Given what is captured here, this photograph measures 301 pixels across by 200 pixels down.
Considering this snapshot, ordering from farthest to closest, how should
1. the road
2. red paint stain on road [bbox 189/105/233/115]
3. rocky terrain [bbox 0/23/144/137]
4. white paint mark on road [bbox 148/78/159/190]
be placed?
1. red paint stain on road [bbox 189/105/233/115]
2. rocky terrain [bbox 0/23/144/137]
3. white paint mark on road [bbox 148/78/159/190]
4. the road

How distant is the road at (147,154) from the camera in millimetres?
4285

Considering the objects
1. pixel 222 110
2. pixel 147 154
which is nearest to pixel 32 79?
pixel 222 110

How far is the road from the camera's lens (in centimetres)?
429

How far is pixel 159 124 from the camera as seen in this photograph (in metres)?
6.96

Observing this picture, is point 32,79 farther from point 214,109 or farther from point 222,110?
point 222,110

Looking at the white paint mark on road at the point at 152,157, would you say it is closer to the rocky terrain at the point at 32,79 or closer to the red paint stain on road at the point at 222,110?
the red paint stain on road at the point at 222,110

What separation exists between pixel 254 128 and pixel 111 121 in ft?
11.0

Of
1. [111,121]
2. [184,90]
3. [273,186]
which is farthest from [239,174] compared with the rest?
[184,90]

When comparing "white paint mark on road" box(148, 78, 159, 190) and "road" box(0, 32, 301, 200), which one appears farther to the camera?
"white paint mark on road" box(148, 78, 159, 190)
+ + + + + + +
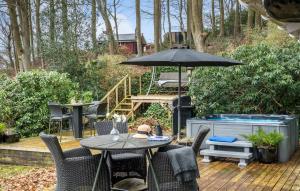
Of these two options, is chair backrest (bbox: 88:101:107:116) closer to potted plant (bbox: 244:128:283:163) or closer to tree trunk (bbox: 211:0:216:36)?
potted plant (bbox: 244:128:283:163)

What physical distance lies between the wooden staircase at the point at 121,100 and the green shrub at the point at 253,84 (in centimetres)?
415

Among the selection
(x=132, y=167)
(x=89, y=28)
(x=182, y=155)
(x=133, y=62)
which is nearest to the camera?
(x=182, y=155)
+ + + + + + +
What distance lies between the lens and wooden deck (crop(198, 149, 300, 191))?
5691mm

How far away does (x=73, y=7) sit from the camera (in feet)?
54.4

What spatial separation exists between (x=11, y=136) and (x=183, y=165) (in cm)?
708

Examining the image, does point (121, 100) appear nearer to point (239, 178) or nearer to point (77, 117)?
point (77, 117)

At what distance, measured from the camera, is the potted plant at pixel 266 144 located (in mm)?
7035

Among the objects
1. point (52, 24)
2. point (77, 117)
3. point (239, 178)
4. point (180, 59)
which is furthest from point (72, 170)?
+ + + + + + +
Problem description:
Print the part of the data above that opens with the line containing "Given what is" and closes with the line containing "3. white paint", copying each line word for word.

Task output:
Given what is captured here, this photograph measures 301 pixels across by 200 pixels down.
Considering this snapshot, ordering from farthest to closest, how should
1. the road
2. red paint stain on road [bbox 189/105/233/115]
3. rocky terrain [bbox 0/23/144/137]
4. white paint mark on road [bbox 148/78/159/190]
be placed?
1. red paint stain on road [bbox 189/105/233/115]
2. rocky terrain [bbox 0/23/144/137]
3. white paint mark on road [bbox 148/78/159/190]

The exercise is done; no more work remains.